Spatial questions about pictures:
☆ ☆ ☆ ☆

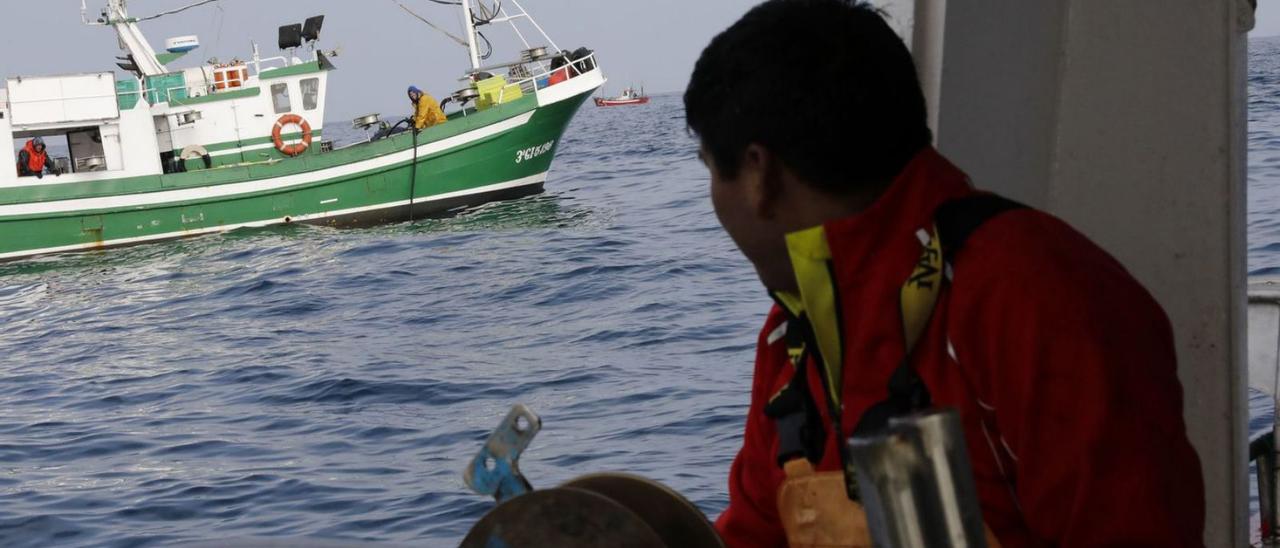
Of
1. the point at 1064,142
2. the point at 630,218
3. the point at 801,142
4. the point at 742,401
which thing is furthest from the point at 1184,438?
the point at 630,218

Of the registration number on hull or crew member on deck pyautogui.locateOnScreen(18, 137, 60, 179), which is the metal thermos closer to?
crew member on deck pyautogui.locateOnScreen(18, 137, 60, 179)

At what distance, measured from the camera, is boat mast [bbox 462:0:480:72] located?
26.6 meters

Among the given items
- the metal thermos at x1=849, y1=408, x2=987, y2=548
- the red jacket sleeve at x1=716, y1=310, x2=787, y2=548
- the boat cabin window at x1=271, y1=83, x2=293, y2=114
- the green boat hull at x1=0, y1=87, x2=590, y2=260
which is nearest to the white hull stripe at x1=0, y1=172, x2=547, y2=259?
the green boat hull at x1=0, y1=87, x2=590, y2=260

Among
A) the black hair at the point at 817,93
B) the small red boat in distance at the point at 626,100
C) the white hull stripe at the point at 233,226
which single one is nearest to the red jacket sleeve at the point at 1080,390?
the black hair at the point at 817,93

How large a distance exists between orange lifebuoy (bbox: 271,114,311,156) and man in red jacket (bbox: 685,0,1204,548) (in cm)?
2381

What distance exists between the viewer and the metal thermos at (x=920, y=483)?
789 mm

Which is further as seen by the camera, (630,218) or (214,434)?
(630,218)

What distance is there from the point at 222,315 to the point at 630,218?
26.8 ft

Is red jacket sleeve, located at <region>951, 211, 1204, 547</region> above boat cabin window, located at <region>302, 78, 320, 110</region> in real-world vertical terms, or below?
below

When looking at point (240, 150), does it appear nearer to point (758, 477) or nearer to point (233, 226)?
point (233, 226)

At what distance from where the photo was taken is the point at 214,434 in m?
10.0

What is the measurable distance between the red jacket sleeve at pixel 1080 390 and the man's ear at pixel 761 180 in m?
0.23

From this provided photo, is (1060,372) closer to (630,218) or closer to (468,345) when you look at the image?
(468,345)

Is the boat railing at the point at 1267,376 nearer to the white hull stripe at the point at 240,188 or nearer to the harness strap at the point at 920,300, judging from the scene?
the harness strap at the point at 920,300
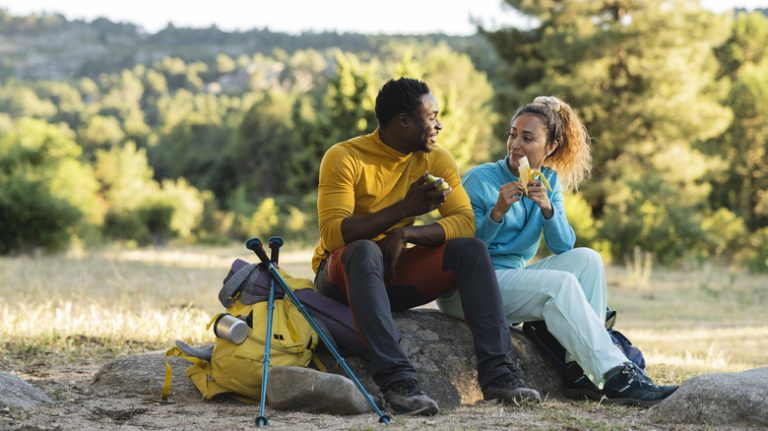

☆ ☆ ☆ ☆

**Problem description**
Copy out, word for word, the lines from the start of the rows through the line holding "26.6 meters", inclusive. Leave the pictures out.

**Written answer**
Of
1. the point at 1064,142
2. the point at 630,218
3. the point at 801,142
4. the point at 742,401
which thing is furthest from the point at 1184,438?
the point at 630,218

Of the registration number on hull or crew member on deck pyautogui.locateOnScreen(18, 137, 60, 179), which is the metal thermos closer to?
crew member on deck pyautogui.locateOnScreen(18, 137, 60, 179)

At what distance, measured from the camera, is boat mast [bbox 462:0:480:72] located?
26.6 meters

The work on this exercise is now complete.